[Transcribed page contents]
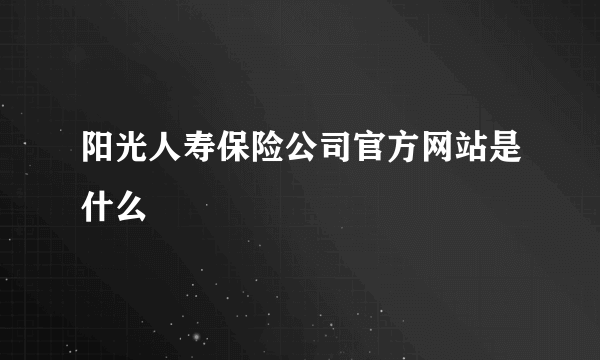 阳光人寿保险公司官方网站是什么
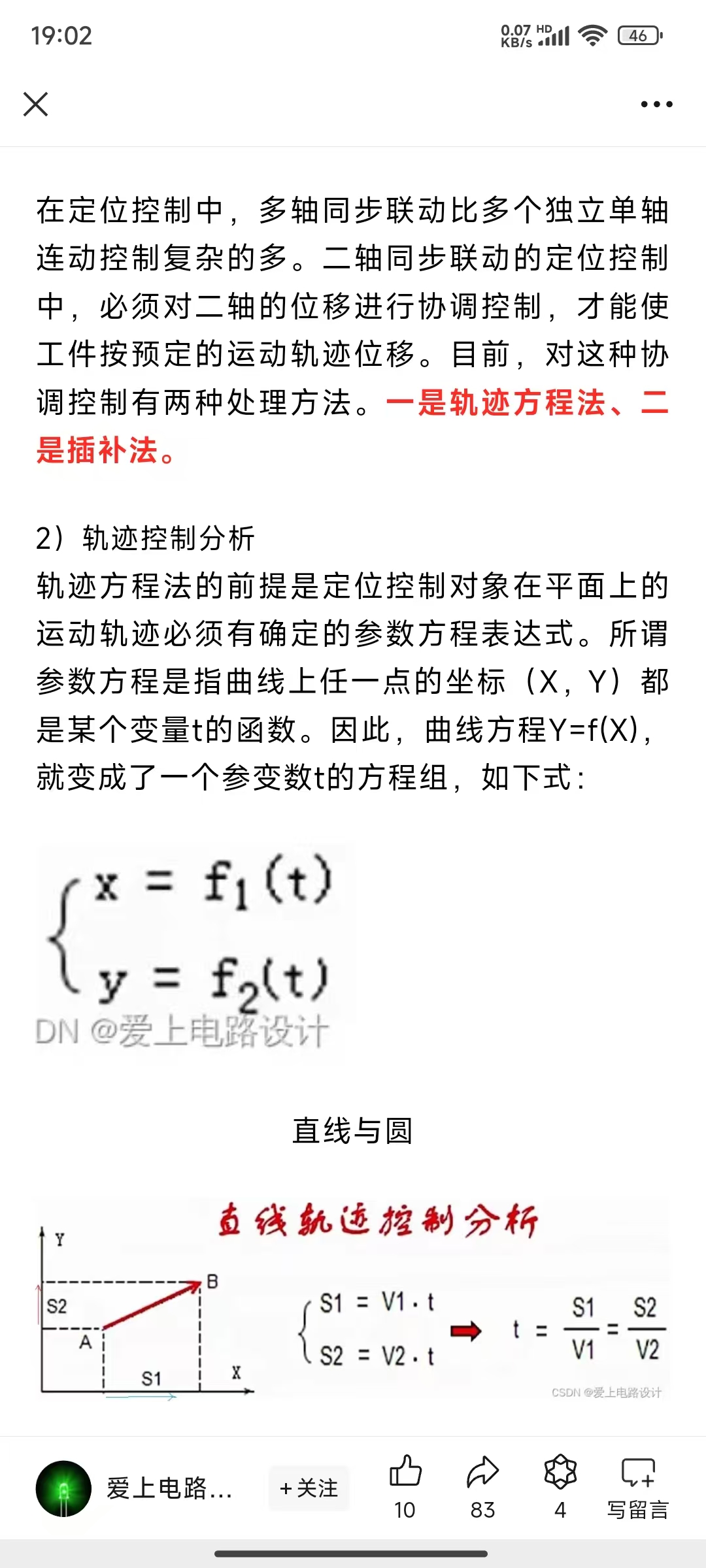 19:02 0.07 KB/s HD 46

在定位控制中，多轴同步联动比多个独立单轴连动控制复杂的多。二轴同步联动的定位控制中，必须对二轴的位移进行协调控制，才能使工件按预定的运动轨迹位移。目前，对这种协调控制有两种处理方法。一是轨迹方程法、二是插补法。

2）轨迹控制分析
轨迹方程法的前提是定位控制对象在平面上的运动轨迹必须有确定的参数方程表达式。所谓参数方程是指曲线上任一点的坐标（X，Y）都是某个变量t的函数。因此，曲线方程Y=f(X)，就变成了一个参变数t的方程组，如下式：

$\begin{cases} x = f_1(t) \\ y = f_2(t) \end{cases}$
DN @爱上电路设计

直线与圆

直线轨迹控制分析
Y
S2
A
B
S1
X
$\begin{cases} S1 = V1 \cdot t \\ S2 = V2 \cdot t \end{cases}$
$t = \frac{S1}{V1} = \frac{S2}{V2}$
CSDN @爱上电路设计

爱上电路... +关注 10 83 4 写留言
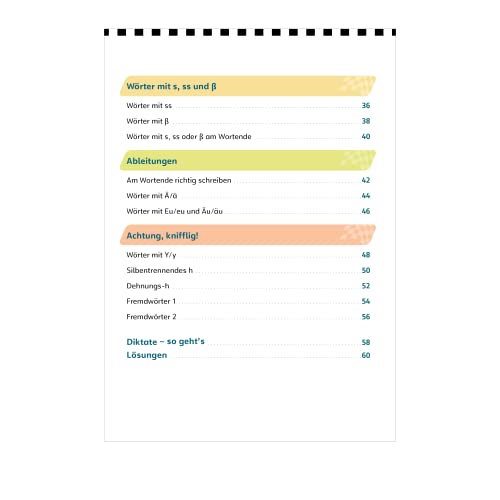 Wörter mit s, ss und ß

Wörter mit ss 36

Wörter mit ß 38

Wörter mit s, ss oder ß am Wortende 40

Ableitungen

Am Wortende richtig schreiben 42

Wörter mit Ä/ä 44

Wörter mit Eu/eu und Äu/äu 46

Achtung, knifflig!

Wörter mit Y/y 48

Silbentrennendes h 50

Dehnungs-h 52

Fremdwörter 1 54

Fremdwörter 2 56

Diktate – so geht's 58

Lösungen 60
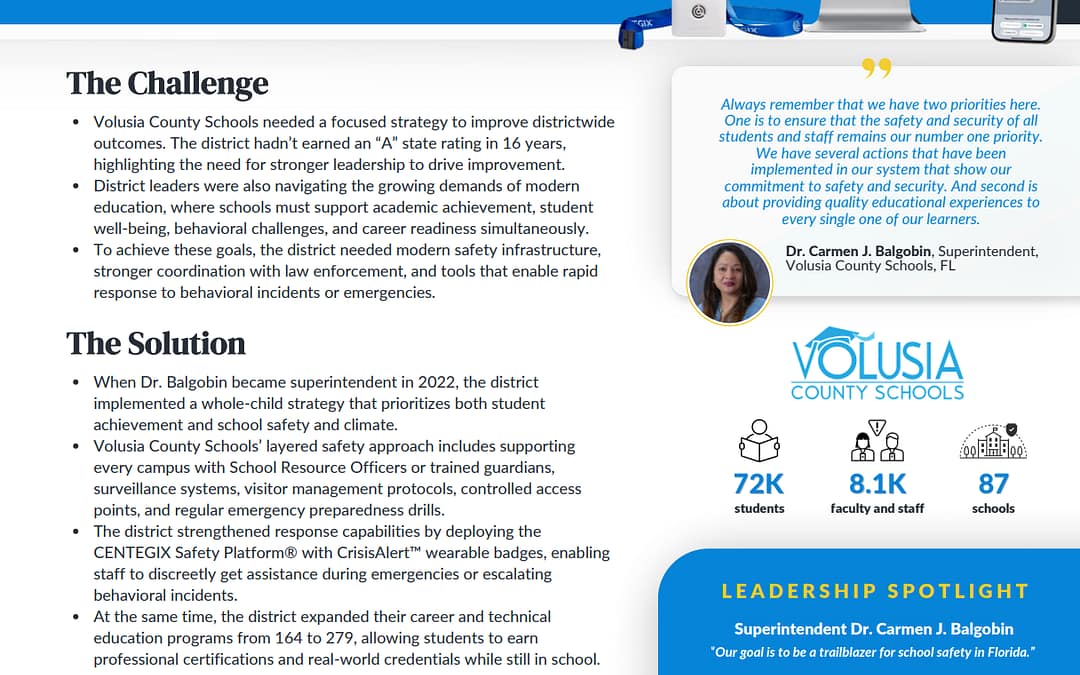 The Challenge

• Volusia County Schools needed a focused strategy to improve districtwide outcomes. The district hadn't earned an "A" state rating in 16 years, highlighting the need for stronger leadership to drive improvement.
• District leaders were also navigating the growing demands of modern education, where schools must support academic achievement, student well-being, behavioral challenges, and career readiness simultaneously.
• To achieve these goals, the district needed modern safety infrastructure, stronger coordination with law enforcement, and tools that enable rapid response to behavioral incidents or emergencies.

The Solution

• When Dr. Balgobin became superintendent in 2022, the district implemented a whole-child strategy that prioritizes both student achievement and school safety and climate.
• Volusia County Schools' layered safety approach includes supporting every campus with School Resource Officers or trained guardians, surveillance systems, visitor management protocols, controlled access points, and regular emergency preparedness drills.
• The district strengthened response capabilities by deploying the CENTEGIX Safety Platform® with CrisisAlert™ wearable badges, enabling staff to discreetly get assistance during emergencies or escalating behavioral incidents.
• At the same time, the district expanded their career and technical education programs from 164 to 279, allowing students to earn professional certifications and real-world credentials while still in school.

Always remember that we have two priorities here. One is to ensure that the safety and security of all students and staff remains our number one priority. We have several actions that have been implemented in our system that show our commitment to safety and security. And second is about providing quality educational experiences to every single one of our learners.

Dr. Carmen J. Balgobin, Superintendent, Volusia County Schools, FL

VOLUSIA
COUNTY SCHOOLS

72K
students

8.1K
faculty and staff

87
schools

LEADERSHIP SPOTLIGHT

Superintendent Dr. Carmen J. Balgobin

"Our goal is to be a trailblazer for school safety in Florida."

WORK ORDER: Drop the images, then copy the data exactly.

SOLUTION BELOW:
 阳光人寿保险公司官方网站是什么
 19:02 0.07 KB/s HD 46

在定位控制中，多轴同步联动比多个独立单轴连动控制复杂的多。二轴同步联动的定位控制中，必须对二轴的位移进行协调控制，才能使工件按预定的运动轨迹位移。目前，对这种协调控制有两种处理方法。一是轨迹方程法、二是插补法。

2）轨迹控制分析
轨迹方程法的前提是定位控制对象在平面上的运动轨迹必须有确定的参数方程表达式。所谓参数方程是指曲线上任一点的坐标（X，Y）都是某个变量t的函数。因此，曲线方程Y=f(X)，就变成了一个参变数t的方程组，如下式：

$\begin{cases} x = f_1(t) \\ y = f_2(t) \end{cases}$
DN @爱上电路设计

直线与圆

直线轨迹控制分析
Y
S2
A
B
S1
X
$\begin{cases} S1 = V1 \cdot t \\ S2 = V2 \cdot t \end{cases}$
$t = \frac{S1}{V1} = \frac{S2}{V2}$
CSDN @爱上电路设计

爱上电路... +关注 10 83 4 写留言
 Wörter mit s, ss und ß

Wörter mit ss 36

Wörter mit ß 38

Wörter mit s, ss oder ß am Wortende 40

Ableitungen

Am Wortende richtig schreiben 42

Wörter mit Ä/ä 44

Wörter mit Eu/eu und Äu/äu 46

Achtung, knifflig!

Wörter mit Y/y 48

Silbentrennendes h 50

Dehnungs-h 52

Fremdwörter 1 54

Fremdwörter 2 56

Diktate – so geht's 58

Lösungen 60
 The Challenge

• Volusia County Schools needed a focused strategy to improve districtwide outcomes. The district hadn't earned an "A" state rating in 16 years, highlighting the need for stronger leadership to drive improvement.
• District leaders were also navigating the growing demands of modern education, where schools must support academic achievement, student well-being, behavioral challenges, and career readiness simultaneously.
• To achieve these goals, the district needed modern safety infrastructure, stronger coordination with law enforcement, and tools that enable rapid response to behavioral incidents or emergencies.

The Solution

• When Dr. Balgobin became superintendent in 2022, the district implemented a whole-child strategy that prioritizes both student achievement and school safety and climate.
• Volusia County Schools' layered safety approach includes supporting every campus with School Resource Officers or trained guardians, surveillance systems, visitor management protocols, controlled access points, and regular emergency preparedness drills.
• The district strengthened response capabilities by deploying the CENTEGIX Safety Platform® with CrisisAlert™ wearable badges, enabling staff to discreetly get assistance during emergencies or escalating behavioral incidents.
• At the same time, the district expanded their career and technical education programs from 164 to 279, allowing students to earn professional certifications and real-world credentials while still in school.

Always remember that we have two priorities here. One is to ensure that the safety and security of all students and staff remains our number one priority. We have several actions that have been implemented in our system that show our commitment to safety and security. And second is about providing quality educational experiences to every single one of our learners.

Dr. Carmen J. Balgobin, Superintendent, Volusia County Schools, FL

VOLUSIA
COUNTY SCHOOLS

72K
students

8.1K
faculty and staff

87
schools

LEADERSHIP SPOTLIGHT

Superintendent Dr. Carmen J. Balgobin

"Our goal is to be a trailblazer for school safety in Florida."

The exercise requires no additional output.